• Problem: Please write out only the lines from the one containing "LED Slap Bracelet" through the last line of the listing. Do not include pictures.

• Data shown:

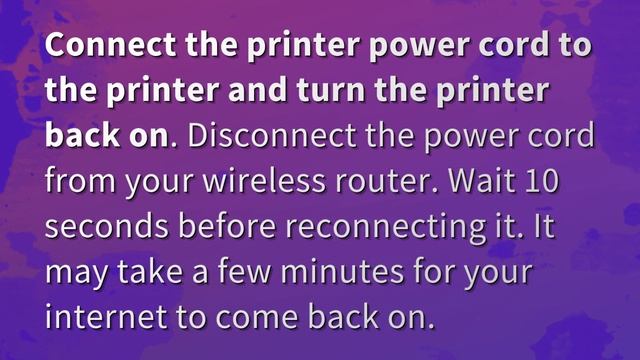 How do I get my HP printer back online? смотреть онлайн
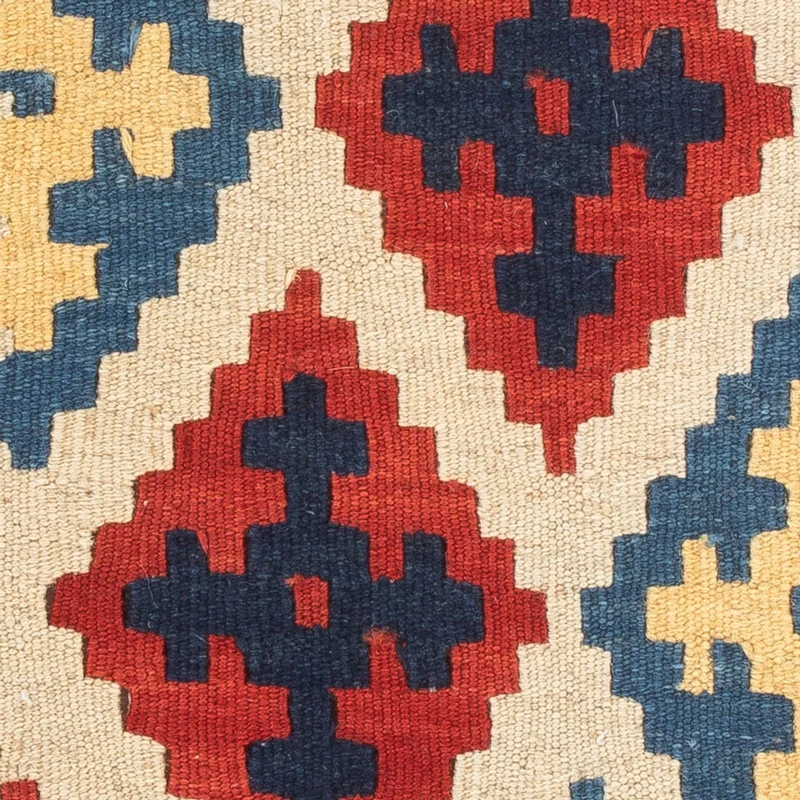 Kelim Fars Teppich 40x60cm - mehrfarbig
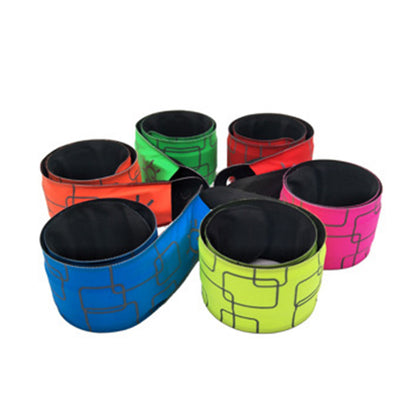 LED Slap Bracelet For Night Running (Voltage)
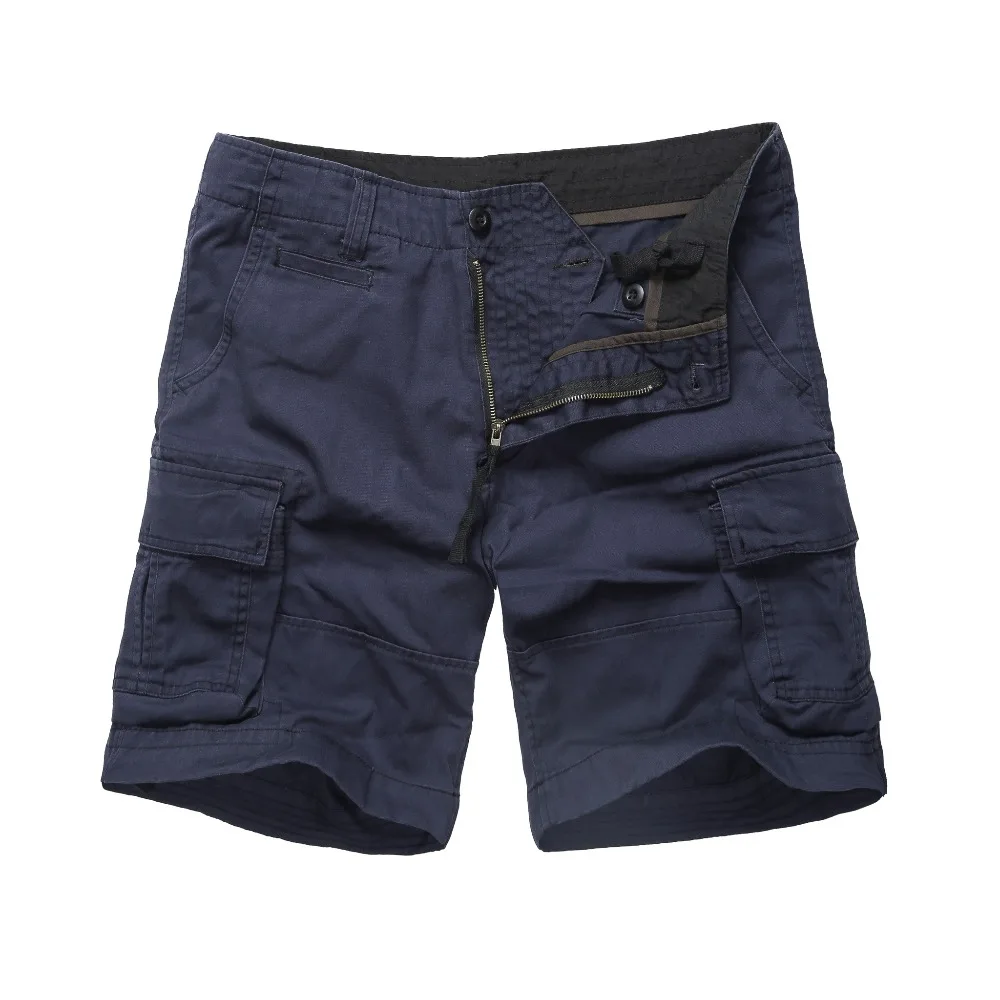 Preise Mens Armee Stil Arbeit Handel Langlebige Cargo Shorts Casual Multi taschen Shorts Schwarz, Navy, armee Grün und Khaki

• Answer to the problem:
 LED Slap Bracelet For Night Running (Voltage)
 Preise Mens Armee Stil Arbeit Handel Langlebige Cargo Shorts Casual Multi taschen Shorts Schwarz, Navy, armee Grün und Khaki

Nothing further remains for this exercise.